» **Material provided**:
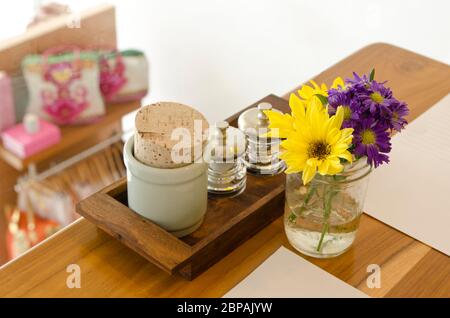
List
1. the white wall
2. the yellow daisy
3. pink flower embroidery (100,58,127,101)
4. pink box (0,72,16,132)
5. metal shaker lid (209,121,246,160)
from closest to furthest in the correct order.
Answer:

» **Set exercise**: Copy the records above word for word, leaving out the pictures.

» **Reply**:
List
1. the white wall
2. the yellow daisy
3. pink flower embroidery (100,58,127,101)
4. pink box (0,72,16,132)
5. metal shaker lid (209,121,246,160)
from closest to furthest in the correct order.
Answer:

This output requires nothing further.